EU Industry Day 2018: the time for feedback on the asks of the #Industry4Europe coalition

What is the future of the European industry? How will the EU remain a prominent player at a global level, maintaining at the same time its social cohesion and setting high environmental standards?

These and more topics were discussed during the EUIndustry Days that took place on 22nd and 23rd February in Brussels. Hundreds of participants, including policy makers, researchers, innovators, local authorities and investors had the opportunity to discuss and engage in setting high ambitions for a real industrial boost for Europe. Followed by the large coalition of 126 industry associations for a renewed EU Industrial Policy Strategy, initiated in the beginning of 2017 (#Industry4Europe), this year’s event was the opportunity for the industry to hear how the EU decision makers will respond to their asks.

The initiative was also mentioned by the president of the Commission, Jean-Claude Juncker who said that it brings everything that the industry and the institutions have been doing until now. He also noted that 32 million people work in the industrial sector, while the productivity increased by 1%. last year.

Jyrki Katainen, Vice President for Jobs, Growth, Investment and Competitiveness said that a true digital single market and a thriving data economy is essential, adding that digital transformation will bring productivity growth, innovation and competitiveness back to Europe.”

Maroš Šefčovič, Vice-President for Energy Union, emphasised on sustainability and energy efficiency. As he said, EU climate and energy targets are already being transformed into investments, innovation, growth and jobs.

Elżbieta Bieńkowska, Commissioner Internal Market, Industry, Entrepreneurship and SMEs

 focused on the opportunities new technologies can give as well as the policy making should provide the right framework conditions to businesses.

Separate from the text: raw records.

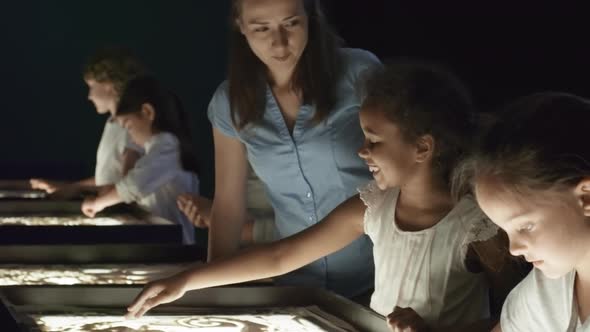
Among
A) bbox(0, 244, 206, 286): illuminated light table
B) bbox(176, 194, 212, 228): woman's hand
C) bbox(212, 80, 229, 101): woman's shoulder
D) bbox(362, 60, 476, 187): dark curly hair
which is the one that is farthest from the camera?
bbox(176, 194, 212, 228): woman's hand

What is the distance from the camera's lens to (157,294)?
1.88m

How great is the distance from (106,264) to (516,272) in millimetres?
1227

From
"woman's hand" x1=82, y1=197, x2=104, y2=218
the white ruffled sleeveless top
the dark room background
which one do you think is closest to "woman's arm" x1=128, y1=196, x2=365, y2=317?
the white ruffled sleeveless top

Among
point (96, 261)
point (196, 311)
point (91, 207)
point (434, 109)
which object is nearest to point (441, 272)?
point (434, 109)

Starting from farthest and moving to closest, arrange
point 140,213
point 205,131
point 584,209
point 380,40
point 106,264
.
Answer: point 205,131, point 380,40, point 140,213, point 106,264, point 584,209

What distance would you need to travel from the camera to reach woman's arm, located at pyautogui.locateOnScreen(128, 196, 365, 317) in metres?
1.95

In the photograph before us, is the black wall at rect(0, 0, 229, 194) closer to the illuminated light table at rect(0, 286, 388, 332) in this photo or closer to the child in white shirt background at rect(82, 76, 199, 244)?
the child in white shirt background at rect(82, 76, 199, 244)

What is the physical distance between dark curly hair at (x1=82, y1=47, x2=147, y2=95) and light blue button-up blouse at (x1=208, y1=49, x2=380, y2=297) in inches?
93.2

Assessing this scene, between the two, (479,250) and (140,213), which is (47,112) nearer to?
(140,213)

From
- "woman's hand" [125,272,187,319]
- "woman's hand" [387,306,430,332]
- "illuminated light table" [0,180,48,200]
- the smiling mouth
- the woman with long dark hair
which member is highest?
the smiling mouth

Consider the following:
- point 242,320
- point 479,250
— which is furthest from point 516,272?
point 242,320

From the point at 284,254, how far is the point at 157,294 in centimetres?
25

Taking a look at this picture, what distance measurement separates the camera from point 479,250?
179 cm

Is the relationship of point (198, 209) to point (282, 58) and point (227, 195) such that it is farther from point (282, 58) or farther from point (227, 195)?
point (282, 58)
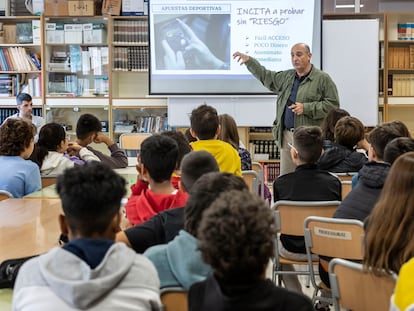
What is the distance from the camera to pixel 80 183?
1454 mm

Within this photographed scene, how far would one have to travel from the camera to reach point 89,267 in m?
1.29

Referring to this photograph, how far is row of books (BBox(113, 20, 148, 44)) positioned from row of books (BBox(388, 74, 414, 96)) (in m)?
3.15

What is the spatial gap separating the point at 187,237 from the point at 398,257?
0.74 m

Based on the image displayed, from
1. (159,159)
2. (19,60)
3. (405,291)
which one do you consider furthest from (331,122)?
(19,60)

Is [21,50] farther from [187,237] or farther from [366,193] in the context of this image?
[187,237]

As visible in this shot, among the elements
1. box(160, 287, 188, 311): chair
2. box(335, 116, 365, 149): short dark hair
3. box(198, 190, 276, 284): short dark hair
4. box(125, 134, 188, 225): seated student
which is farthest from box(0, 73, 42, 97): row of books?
box(198, 190, 276, 284): short dark hair

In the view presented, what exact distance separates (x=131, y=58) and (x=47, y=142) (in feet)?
11.7

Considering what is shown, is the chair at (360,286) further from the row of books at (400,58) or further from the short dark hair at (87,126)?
the row of books at (400,58)

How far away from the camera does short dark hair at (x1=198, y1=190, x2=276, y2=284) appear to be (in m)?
1.21

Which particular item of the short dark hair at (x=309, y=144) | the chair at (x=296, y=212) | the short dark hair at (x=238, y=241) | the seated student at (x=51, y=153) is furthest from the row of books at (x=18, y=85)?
the short dark hair at (x=238, y=241)

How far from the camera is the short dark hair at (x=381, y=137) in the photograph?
2.99 metres

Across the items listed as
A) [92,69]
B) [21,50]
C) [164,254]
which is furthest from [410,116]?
[164,254]

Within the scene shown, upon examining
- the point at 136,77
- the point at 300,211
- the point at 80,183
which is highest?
→ the point at 136,77

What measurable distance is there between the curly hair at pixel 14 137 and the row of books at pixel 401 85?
5.06m
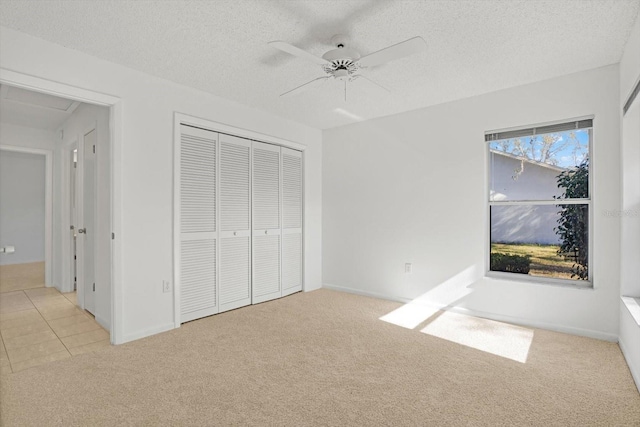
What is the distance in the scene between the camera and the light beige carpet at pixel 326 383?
1.89m

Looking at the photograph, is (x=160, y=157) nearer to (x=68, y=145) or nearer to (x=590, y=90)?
(x=68, y=145)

European industry: What’s for Digitalisation, Circular Economy and Energy Union?

The transition towards circularity will be a main field of investment in Europe for the next decades. But can we have a real circular economy if we don’t take into account the contribution of energy efficiency and digitalisation?

In this context, the session organised by Orgalime focused on the importance of the investment on digital, low-carbon, energy-efficiency technologies that can create new opportunities for citizens, employees and industry.

Viktor Sundberg from Electrolux mentioned that the improvements that have been made in home appliances have certainly contributed to energy efficiency.

More concretely, he said that smart appliances can lower CO2 emissions, up to 170 Mton per year by 2030 by using energy in less peak hours, on cheaper tariffs. For this to happen, however, there is one condition.

The energy tariffs should vary, so that consumers would see the benefits of moving towards more sustainable solutions.

“Let's first put in place the real environment”, also emphasised the Head of the New Technologies, Innovation and Clean Coal, Andreea Strachinescu. “If we are not given the right incentive, it will be difficult to place technology in practice. If consumers do not see the clear advantage, then they are not playing", she said.